Tolak Pengambilalihan Pulau Kakaban, Perjuangan Daerah Harus Dihargai

Seketaris Disbudpar Berau, Samsia Nawir.

TANJUNG REDEB – Rencana Pemerintah Provinsi Kalimantan Timur mengelola Pulau Kakaban melalui Badan Layanan Umum Daerah (BLUD) menuai penolakan dari Pemerintah Kabupaten Berau.

Penolakan tersebut disampaikan langsung Sekretaris Dinas Kebudayaan dan Pariwisata Berau, Samsiah Nawir, melalui surat terbuka kepada Gubernur dan Wakil Gubernur Kalimantan Timur.

Menurut Samsiah, rencana tersebut dinilai mengabaikan perjuangan panjang Pemerintah Kabupaten Berau dalam membangun kawasan wisata Kakaban hingga dikenal sebagai salah satu destinasi unggulan nasional.

“Selama ini kami membangun sarana-prasarana, menyusun SOP, hingga menyiapkan regulasi retribusi. Semua dilakukan bersama masyarakat,” katanya.
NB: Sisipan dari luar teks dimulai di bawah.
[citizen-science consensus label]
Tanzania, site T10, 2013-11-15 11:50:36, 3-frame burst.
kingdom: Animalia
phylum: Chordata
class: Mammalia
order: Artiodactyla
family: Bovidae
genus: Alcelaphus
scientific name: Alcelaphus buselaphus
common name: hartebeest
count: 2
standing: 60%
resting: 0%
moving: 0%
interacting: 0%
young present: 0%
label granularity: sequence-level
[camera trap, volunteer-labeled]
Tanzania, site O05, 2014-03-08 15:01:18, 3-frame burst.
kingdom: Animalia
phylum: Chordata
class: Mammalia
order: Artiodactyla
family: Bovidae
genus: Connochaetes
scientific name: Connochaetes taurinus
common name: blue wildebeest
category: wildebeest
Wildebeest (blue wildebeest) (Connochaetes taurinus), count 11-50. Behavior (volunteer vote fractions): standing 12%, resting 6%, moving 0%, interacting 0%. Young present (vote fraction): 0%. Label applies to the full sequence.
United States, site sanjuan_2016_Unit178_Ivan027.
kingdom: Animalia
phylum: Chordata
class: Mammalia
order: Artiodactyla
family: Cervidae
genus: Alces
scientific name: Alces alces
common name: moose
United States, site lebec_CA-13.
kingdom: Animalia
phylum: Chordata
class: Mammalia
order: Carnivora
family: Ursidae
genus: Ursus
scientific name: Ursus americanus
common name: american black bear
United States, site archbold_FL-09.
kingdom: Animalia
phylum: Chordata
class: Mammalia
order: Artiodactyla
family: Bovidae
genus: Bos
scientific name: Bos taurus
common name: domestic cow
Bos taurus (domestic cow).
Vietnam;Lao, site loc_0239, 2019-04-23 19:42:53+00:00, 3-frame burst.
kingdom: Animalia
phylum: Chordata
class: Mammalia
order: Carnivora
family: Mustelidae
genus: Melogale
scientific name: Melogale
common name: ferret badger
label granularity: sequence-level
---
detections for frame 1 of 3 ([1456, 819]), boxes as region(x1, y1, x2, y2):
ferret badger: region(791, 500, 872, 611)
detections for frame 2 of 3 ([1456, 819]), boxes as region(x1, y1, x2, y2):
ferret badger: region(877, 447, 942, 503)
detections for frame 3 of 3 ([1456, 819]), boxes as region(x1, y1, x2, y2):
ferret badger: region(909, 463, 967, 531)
Ia menegaskan Pulau Kakaban selama ini dikembangkan dengan prinsip konservasi dan pelibatan masyarakat lokal, khususnya warga Kampung Payung-Payung yang selama bertahun-tahun menjaga kawasan tersebut.

“Saat kami membutuhkan dukungan, tidak ada perhatian. Sekarang ketika semuanya sudah siap, justru akan diambil alih. Ini tidak etis,” tegasnya.

Menurut Samsiah, persoalan Kakaban bukan semata-mata soal kewenangan administratif, tetapi juga menyangkut penghargaan terhadap kontribusi masyarakat Berau yang selama ini menjadi garda terdepan dalam menjaga kelestarian kawasan wisata tersebut.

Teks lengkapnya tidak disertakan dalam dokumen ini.